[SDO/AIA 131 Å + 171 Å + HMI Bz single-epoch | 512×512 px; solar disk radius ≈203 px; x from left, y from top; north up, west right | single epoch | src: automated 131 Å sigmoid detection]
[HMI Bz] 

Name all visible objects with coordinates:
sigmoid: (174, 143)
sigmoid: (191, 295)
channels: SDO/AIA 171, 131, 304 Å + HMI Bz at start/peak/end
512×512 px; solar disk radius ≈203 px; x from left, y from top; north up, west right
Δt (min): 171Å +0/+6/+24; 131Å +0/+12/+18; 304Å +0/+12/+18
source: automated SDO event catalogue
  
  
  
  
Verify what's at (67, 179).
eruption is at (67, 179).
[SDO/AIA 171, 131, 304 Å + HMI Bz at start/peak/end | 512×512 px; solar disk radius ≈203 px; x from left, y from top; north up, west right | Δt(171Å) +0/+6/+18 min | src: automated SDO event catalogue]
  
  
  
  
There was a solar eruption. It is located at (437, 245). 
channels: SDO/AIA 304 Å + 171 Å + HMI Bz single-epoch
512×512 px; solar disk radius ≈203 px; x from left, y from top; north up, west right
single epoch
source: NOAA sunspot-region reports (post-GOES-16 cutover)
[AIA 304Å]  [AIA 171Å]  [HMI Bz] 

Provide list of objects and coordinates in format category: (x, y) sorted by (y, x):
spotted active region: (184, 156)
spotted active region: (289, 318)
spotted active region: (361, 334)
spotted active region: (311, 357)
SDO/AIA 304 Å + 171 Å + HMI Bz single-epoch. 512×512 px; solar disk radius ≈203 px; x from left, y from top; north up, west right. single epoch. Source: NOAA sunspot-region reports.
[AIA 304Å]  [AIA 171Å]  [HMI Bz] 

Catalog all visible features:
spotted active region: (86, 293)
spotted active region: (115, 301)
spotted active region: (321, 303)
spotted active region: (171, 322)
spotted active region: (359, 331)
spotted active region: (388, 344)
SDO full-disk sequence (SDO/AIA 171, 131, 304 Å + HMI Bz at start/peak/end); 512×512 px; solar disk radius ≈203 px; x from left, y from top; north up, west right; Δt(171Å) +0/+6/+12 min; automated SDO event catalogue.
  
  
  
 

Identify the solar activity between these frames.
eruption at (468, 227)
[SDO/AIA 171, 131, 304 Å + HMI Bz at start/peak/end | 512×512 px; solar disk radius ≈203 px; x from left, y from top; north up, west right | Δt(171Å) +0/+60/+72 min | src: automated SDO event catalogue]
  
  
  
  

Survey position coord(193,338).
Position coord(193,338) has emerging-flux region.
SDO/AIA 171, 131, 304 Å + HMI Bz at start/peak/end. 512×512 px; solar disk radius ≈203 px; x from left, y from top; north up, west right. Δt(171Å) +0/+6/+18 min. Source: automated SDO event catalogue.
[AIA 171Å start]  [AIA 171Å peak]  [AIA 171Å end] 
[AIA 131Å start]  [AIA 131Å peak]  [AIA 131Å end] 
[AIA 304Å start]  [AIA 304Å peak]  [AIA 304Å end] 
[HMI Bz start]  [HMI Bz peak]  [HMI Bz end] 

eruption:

——————

## [Exercise objective]
Copy the entire listing above line for line, without changing a single character.

## [Final answer]
[SDO/AIA 131 Å + 171 Å + HMI Bz single-epoch | 512×512 px; solar disk radius ≈203 px; x from left, y from top; north up, west right | single epoch | src: automated 131 Å sigmoid detection]
[HMI Bz] 

Name all visible objects with coordinates:
sigmoid: (174, 143)
sigmoid: (191, 295)
channels: SDO/AIA 171, 131, 304 Å + HMI Bz at start/peak/end
512×512 px; solar disk radius ≈203 px; x from left, y from top; north up, west right
Δt (min): 171Å +0/+6/+24; 131Å +0/+12/+18; 304Å +0/+12/+18
source: automated SDO event catalogue
  
  
  
  
Verify what's at (67, 179).
eruption is at (67, 179).
[SDO/AIA 171, 131, 304 Å + HMI Bz at start/peak/end | 512×512 px; solar disk radius ≈203 px; x from left, y from top; north up, west right | Δt(171Å) +0/+6/+18 min | src: automated SDO event catalogue]
  
  
  
  
There was a solar eruption. It is located at (437, 245). 
channels: SDO/AIA 304 Å + 171 Å + HMI Bz single-epoch
512×512 px; solar disk radius ≈203 px; x from left, y from top; north up, west right
single epoch
source: NOAA sunspot-region reports (post-GOES-16 cutover)
[AIA 304Å]  [AIA 171Å]  [HMI Bz] 

Provide list of objects and coordinates in format category: (x, y) sorted by (y, x):
spotted active region: (184, 156)
spotted active region: (289, 318)
spotted active region: (361, 334)
spotted active region: (311, 357)
SDO/AIA 304 Å + 171 Å + HMI Bz single-epoch. 512×512 px; solar disk radius ≈203 px; x from left, y from top; north up, west right. single epoch. Source: NOAA sunspot-region reports.
[AIA 304Å]  [AIA 171Å]  [HMI Bz] 

Catalog all visible features:
spotted active region: (86, 293)
spotted active region: (115, 301)
spotted active region: (321, 303)
spotted active region: (171, 322)
spotted active region: (359, 331)
spotted active region: (388, 344)
SDO full-disk sequence (SDO/AIA 171, 131, 304 Å + HMI Bz at start/peak/end); 512×512 px; solar disk radius ≈203 px; x from left, y from top; north up, west right; Δt(171Å) +0/+6/+12 min; automated SDO event catalogue.
  
  
  
 

Identify the solar activity between these frames.
eruption at (468, 227)
[SDO/AIA 171, 131, 304 Å + HMI Bz at start/peak/end | 512×512 px; solar disk radius ≈203 px; x from left, y from top; north up, west right | Δt(171Å) +0/+60/+72 min | src: automated SDO event catalogue]
  
  
  
  

Survey position coord(193,338).
Position coord(193,338) has emerging-flux region.
SDO/AIA 171, 131, 304 Å + HMI Bz at start/peak/end. 512×512 px; solar disk radius ≈203 px; x from left, y from top; north up, west right. Δt(171Å) +0/+6/+18 min. Source: automated SDO event catalogue.
[AIA 171Å start]  [AIA 171Å peak]  [AIA 171Å end] 
[AIA 131Å start]  [AIA 131Å peak]  [AIA 131Å end] 
[AIA 304Å start]  [AIA 304Å peak]  [AIA 304Å end] 
[HMI Bz start]  [HMI Bz peak]  [HMI Bz end] 

eruption:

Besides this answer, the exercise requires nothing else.